- [Material for the task]:
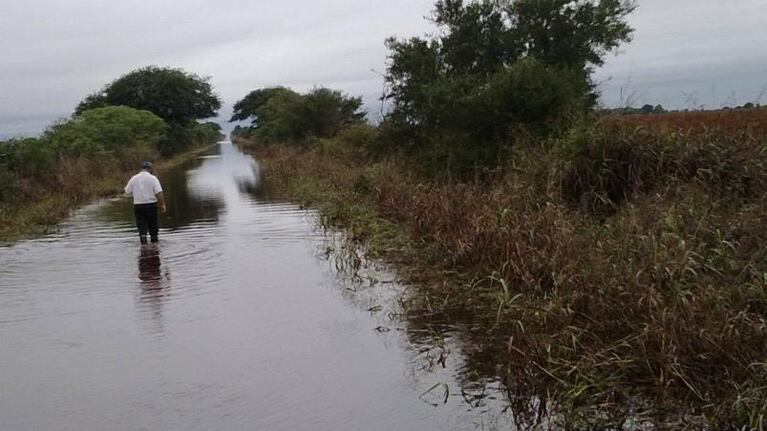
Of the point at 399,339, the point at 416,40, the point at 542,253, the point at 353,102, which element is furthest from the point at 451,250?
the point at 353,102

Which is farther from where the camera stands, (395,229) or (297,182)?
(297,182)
==
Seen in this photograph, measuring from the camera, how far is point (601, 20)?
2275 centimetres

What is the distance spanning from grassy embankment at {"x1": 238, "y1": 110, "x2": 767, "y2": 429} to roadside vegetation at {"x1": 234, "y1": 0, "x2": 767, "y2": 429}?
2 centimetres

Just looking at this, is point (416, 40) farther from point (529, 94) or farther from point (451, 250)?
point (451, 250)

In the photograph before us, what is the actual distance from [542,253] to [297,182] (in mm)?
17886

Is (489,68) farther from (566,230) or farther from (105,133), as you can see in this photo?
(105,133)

- [The task]: Quote word for word the lines starting at the one that contains "What is the distance" and ending at the one that contains "2 centimetres", including both of those lines.

- [Right answer]:
What is the distance spanning from grassy embankment at {"x1": 238, "y1": 110, "x2": 767, "y2": 429} to roadside vegetation at {"x1": 234, "y1": 0, "x2": 767, "y2": 429}?
2 centimetres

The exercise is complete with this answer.